On 9/2/11 8:22 AM, Derek Homeier wrote:
I agree it would make a very nice addition, and could complement my pre-allocation option for loadtxt - however there I've also been made aware that this approach breaks streamed input etc., so the buffer.resize(…) methods in accumulator would be the better way to go.
Good point, that would be nice.
For load table this is not quite as straightforward, though, because the type auto-detection, strictly done, requires to scan the entire input, because a column full of int could still produce a float in the last row…
hmmm -- it seems you could jsut as well be building the array as you go, and if you hit a change in the imput, re-set and start again. In my tests, I'm pretty sure that the time spent file io and string parsing swamp the time it takes to allocate memory and set the values. So there is little cost, and for the common use case, it would be faster and cleaner.
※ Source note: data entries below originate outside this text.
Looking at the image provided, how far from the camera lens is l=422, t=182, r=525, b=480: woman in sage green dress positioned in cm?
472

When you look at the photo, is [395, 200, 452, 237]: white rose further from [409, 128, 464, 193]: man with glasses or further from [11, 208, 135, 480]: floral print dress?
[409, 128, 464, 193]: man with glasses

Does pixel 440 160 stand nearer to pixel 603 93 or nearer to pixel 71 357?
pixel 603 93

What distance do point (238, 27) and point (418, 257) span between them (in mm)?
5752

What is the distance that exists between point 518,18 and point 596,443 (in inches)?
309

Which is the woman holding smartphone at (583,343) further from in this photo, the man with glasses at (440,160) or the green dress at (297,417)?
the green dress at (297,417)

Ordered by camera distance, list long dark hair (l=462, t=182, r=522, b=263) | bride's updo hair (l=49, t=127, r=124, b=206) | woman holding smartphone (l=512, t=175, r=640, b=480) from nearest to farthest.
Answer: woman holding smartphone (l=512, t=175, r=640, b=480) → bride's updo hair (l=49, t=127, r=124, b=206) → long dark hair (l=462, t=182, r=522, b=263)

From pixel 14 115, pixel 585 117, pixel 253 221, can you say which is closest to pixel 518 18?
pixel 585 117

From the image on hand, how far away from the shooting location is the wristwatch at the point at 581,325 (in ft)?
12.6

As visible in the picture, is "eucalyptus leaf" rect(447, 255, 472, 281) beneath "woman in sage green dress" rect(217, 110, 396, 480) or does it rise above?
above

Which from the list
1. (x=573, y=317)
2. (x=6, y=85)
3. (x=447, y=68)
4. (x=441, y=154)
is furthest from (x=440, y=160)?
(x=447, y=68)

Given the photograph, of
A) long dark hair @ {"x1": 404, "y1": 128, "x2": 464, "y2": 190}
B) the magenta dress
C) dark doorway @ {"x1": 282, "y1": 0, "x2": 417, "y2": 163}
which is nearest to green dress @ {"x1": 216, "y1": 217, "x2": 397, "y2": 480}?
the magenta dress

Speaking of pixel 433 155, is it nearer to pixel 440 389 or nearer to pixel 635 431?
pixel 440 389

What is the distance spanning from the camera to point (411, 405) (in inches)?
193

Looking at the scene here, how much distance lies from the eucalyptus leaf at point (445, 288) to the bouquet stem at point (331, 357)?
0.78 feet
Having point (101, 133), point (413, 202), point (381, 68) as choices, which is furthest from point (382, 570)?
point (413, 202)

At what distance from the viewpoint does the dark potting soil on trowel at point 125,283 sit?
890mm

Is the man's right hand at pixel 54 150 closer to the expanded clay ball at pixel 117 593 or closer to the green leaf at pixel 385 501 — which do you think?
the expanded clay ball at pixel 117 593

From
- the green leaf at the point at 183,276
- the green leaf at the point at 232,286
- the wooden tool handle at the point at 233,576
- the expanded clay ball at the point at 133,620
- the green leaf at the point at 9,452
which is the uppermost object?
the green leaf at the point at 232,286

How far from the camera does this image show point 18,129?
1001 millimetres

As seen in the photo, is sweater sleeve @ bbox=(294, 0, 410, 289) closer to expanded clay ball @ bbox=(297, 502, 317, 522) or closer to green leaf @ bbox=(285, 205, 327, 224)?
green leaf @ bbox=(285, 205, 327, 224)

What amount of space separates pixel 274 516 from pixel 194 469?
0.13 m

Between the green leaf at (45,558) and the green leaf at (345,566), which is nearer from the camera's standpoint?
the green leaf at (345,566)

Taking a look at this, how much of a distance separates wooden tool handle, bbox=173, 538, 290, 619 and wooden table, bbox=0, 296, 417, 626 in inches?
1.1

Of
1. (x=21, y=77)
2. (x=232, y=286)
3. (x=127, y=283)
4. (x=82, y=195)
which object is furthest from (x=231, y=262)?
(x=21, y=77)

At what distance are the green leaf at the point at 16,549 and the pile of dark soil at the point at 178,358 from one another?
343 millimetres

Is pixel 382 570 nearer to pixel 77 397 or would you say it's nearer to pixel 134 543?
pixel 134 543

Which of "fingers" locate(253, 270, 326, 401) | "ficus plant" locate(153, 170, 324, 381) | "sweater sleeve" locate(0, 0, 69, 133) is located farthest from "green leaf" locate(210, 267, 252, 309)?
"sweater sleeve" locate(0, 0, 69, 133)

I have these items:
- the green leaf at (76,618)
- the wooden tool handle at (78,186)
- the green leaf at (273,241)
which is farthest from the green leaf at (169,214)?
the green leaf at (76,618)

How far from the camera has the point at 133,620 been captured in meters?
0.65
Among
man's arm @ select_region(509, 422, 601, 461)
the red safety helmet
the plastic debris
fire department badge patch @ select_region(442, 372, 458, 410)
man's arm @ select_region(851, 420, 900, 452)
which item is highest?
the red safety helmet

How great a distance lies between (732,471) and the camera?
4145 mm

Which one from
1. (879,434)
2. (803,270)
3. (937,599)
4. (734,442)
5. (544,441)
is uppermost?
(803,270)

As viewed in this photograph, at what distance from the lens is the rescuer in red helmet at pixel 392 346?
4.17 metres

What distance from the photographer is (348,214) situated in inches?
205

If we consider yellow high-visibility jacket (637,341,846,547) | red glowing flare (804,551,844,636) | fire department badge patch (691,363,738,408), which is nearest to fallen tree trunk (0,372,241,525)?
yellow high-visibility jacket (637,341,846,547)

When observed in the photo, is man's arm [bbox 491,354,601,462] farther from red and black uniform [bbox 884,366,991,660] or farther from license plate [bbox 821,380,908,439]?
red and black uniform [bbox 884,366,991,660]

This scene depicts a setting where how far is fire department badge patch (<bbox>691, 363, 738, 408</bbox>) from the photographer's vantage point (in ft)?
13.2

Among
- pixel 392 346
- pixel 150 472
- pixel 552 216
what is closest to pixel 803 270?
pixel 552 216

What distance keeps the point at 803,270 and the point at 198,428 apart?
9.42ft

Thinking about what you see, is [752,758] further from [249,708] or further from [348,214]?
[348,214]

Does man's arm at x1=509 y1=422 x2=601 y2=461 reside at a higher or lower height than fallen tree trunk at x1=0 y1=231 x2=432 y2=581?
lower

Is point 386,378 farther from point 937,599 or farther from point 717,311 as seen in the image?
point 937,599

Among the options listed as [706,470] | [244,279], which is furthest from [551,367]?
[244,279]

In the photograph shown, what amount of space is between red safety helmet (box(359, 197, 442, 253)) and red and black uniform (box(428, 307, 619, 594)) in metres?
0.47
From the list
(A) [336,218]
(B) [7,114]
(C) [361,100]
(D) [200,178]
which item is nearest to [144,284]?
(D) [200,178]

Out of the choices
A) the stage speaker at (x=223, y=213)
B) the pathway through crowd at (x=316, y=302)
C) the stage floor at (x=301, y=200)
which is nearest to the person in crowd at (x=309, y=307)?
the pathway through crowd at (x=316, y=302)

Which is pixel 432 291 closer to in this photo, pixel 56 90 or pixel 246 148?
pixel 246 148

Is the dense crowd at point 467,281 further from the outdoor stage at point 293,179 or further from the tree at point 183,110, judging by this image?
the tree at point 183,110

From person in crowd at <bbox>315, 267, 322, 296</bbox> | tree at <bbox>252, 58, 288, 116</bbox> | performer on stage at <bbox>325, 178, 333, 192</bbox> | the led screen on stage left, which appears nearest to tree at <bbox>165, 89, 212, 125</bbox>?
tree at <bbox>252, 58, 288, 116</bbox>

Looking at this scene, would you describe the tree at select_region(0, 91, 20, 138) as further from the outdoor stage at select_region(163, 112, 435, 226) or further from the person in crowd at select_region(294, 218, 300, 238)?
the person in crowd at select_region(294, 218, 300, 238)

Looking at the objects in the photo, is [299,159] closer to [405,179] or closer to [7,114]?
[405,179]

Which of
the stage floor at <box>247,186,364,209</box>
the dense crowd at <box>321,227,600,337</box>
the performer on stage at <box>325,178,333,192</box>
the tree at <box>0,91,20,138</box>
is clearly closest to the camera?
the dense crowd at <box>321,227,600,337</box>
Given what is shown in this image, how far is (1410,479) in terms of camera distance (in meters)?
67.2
There is a chance, of course, that you might have to re-wind and start over more than once, but I suspect that that is the rare case.
For better consistency with what people have likely got used to from npyio, I'd recommend some minor changes:
make spaces the default delimiter
+1
enable automatic decompression (given the modularity, could you simply use np.lib._datasource.open() like genfromtxt?)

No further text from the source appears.